** REQUIREMENT 1 **
Retype the article on Lane Hartwell, everything from "But Hartwell thinks" down to "paying the artists.".
** REQUIREMENT 2 **
In the article on Lane Hartwell, anonymous posters criticize her for several things. List each one.

** EXTRACTED TEXT **
____________
Mon Jan 07, 2008 at 03:12:18 PM

Lane%20Hartwell.jpg
Self-portrait of photographer Lane Hartwell

By Benjamin Wachs


Rearrange the letters in “World Wide Web” and you’ll somehow get “plagiarism.” There’s 17 trillion web pages and virtually no original content worth the time it takes to load. The result is that anyone who dares say or do something worth repeating will probably be the last one to make money off it. Who’s going to pay for something that everybody’s already stealing for free?

The music industry is - reluctantly - finding a way; movies and television are following, writer’s strike and all. Newspapers are struggling. But what about the fine arts, images of which are probably among the most routinely stolen on the web? Is that fixable? Or does our need for constant free media stimulation mean that people are just going to have to give up on ever being paid for what used to be known as “art” and is now called “content?”

Despite her recent thrashing by Netizen public opinion, photographer Lane Hartwell still says the system can work for both artists and ever hungry consumers.

If you pay your bills by producing what’s euphemistically known as “intellectual property” – the kind of property easiest to steal and hardest to identify – you’ve probably learned who Hartwell is and why she’s rapidly becoming the poster child of the creative class by turning against its excesses.

If not, a summary is below for your education. The bottom line, though, is that after forcing an a capella group to take down a popular video on YouTube because they used one of her photos without credit, Hartwell has become a hero to many photographers and a punching bag for the kind of people who think that photographers get paid by magical fairies who leave money under their pillows if people like the pictures they took that day.

Anonymous posters criticizing her for being a professional photographer instead of a “community artist”; for taking her work seriously; and even for being a woman (for the record, Hartwell frequently donates her time and talents to community groups, and is female). One person called her a “douche nigger” – whatever that is.

But Hartwell thinks the discussion can be useful – and that the time is ripe for finding new ways to keep the content flowing while paying the artists.

Tuesday night, at a Media Web Meet Up that’s free and open to the public, she’ll discuss her experience and present ideas for the next frontier in copyright management.

Some of them are tech issues that sites like Flickr could employ.
____________
** SOURCE DATA **
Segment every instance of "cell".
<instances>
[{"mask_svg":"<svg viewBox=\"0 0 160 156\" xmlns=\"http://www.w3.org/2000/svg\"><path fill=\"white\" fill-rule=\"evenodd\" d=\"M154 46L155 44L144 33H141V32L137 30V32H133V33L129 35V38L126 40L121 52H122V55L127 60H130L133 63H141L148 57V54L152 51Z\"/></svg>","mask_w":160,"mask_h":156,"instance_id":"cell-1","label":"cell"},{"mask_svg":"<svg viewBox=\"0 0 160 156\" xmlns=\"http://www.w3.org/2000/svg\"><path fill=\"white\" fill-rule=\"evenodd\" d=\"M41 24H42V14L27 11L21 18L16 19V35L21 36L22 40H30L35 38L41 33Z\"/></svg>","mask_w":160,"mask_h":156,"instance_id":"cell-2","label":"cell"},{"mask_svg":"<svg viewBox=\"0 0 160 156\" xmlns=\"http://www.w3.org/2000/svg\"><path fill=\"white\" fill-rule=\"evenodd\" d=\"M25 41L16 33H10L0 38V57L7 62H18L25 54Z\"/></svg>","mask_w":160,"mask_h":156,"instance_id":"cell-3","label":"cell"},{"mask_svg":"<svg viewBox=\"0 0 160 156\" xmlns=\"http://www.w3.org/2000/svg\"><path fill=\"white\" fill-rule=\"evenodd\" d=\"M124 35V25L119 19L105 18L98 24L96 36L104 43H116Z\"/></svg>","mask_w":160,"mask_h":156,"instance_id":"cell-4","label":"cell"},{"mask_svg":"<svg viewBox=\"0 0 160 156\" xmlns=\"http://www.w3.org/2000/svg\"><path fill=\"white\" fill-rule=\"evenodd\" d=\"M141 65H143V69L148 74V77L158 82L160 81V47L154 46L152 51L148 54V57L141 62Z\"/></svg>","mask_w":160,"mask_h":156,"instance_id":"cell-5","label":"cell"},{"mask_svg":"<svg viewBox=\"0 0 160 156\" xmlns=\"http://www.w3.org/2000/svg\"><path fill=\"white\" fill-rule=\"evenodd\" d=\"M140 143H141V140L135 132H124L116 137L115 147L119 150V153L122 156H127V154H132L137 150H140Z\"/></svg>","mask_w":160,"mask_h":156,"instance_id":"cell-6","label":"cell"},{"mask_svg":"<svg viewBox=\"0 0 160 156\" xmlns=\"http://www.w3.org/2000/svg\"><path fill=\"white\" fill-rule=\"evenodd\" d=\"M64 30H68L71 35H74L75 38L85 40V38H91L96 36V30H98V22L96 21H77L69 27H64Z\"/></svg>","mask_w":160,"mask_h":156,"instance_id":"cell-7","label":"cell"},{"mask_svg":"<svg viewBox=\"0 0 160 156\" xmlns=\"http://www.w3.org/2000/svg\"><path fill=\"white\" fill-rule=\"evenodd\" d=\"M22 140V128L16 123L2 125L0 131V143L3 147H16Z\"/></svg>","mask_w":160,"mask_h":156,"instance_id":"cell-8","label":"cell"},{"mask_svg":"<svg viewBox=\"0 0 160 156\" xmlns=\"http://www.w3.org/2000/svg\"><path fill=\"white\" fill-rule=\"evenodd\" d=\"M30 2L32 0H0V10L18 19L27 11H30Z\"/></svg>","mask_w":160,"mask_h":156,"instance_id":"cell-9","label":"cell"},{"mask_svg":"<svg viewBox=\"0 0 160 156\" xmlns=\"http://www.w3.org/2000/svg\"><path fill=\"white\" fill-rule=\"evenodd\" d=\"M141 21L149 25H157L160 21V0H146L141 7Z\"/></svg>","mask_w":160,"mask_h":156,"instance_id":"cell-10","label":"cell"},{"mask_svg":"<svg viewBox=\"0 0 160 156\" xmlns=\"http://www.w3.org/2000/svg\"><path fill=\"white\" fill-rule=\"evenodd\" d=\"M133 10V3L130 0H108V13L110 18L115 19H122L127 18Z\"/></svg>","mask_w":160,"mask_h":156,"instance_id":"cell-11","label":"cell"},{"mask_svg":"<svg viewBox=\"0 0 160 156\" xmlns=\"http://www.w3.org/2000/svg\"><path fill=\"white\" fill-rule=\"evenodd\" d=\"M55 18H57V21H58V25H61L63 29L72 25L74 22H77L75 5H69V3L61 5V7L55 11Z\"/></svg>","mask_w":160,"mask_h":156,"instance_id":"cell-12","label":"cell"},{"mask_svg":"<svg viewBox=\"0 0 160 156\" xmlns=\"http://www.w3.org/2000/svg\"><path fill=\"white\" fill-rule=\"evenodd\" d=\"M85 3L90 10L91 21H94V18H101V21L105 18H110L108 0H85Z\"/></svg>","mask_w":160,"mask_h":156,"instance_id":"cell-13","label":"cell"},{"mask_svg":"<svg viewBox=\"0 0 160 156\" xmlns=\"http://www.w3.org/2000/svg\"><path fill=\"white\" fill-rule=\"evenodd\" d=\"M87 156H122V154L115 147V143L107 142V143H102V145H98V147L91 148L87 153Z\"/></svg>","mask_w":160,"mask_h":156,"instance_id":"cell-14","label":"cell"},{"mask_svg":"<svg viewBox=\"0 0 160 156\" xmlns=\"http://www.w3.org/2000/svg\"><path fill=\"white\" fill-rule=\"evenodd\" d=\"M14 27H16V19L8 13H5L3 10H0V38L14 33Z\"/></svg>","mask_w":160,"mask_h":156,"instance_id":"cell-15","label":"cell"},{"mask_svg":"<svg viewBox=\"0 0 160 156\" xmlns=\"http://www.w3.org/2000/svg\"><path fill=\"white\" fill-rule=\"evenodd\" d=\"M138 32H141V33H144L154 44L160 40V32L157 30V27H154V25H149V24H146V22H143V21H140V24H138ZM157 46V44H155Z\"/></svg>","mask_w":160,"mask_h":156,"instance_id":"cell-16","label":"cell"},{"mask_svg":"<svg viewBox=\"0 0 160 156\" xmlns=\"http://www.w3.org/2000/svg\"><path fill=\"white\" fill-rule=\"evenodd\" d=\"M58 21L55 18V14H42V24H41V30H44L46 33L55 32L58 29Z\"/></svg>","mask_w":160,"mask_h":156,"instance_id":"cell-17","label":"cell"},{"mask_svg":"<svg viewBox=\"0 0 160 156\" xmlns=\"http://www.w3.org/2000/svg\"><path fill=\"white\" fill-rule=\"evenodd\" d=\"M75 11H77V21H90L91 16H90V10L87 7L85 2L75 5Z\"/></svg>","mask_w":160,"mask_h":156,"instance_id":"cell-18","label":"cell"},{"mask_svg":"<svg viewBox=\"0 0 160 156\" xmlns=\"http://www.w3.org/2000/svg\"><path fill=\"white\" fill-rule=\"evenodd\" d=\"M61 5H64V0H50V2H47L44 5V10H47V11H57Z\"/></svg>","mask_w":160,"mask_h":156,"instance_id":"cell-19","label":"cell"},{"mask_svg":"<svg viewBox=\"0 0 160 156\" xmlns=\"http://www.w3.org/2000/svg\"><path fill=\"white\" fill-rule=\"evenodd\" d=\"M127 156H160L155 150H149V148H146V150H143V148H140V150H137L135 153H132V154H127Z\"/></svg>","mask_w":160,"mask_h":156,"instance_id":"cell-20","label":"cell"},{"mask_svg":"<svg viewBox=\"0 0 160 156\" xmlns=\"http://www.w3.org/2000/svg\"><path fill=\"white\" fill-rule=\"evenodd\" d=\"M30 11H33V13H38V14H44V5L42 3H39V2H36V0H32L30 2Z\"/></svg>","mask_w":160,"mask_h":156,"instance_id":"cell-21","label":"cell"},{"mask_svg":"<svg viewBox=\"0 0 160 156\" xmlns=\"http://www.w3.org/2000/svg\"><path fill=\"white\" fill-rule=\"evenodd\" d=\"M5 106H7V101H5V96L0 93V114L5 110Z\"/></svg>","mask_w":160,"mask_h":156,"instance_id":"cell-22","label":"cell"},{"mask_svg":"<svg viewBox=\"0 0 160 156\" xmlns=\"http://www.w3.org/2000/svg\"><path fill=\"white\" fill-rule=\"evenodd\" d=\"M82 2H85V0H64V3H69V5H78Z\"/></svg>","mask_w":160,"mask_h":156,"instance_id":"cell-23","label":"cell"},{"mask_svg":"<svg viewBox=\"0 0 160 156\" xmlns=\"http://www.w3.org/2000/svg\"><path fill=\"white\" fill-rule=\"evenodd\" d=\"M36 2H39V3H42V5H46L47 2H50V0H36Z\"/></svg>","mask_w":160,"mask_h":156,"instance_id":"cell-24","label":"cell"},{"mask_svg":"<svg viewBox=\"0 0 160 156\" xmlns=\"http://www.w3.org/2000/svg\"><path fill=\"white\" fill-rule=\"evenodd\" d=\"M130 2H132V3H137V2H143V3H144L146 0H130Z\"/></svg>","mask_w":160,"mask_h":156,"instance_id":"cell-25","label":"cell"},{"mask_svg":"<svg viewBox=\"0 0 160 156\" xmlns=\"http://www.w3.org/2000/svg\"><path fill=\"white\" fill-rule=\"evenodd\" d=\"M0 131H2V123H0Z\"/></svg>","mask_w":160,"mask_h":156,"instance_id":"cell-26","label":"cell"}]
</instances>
____________
** EXPECTED ANSWER 1 **
But Hartwell thinks the discussion can be useful – and that the time is ripe for finding new ways to keep the content flowing while paying the artists.

** EXPECTED ANSWER 2 **
- Being a professional photographer instead of a "community artist"
- Taking her work seriously
- Being a woman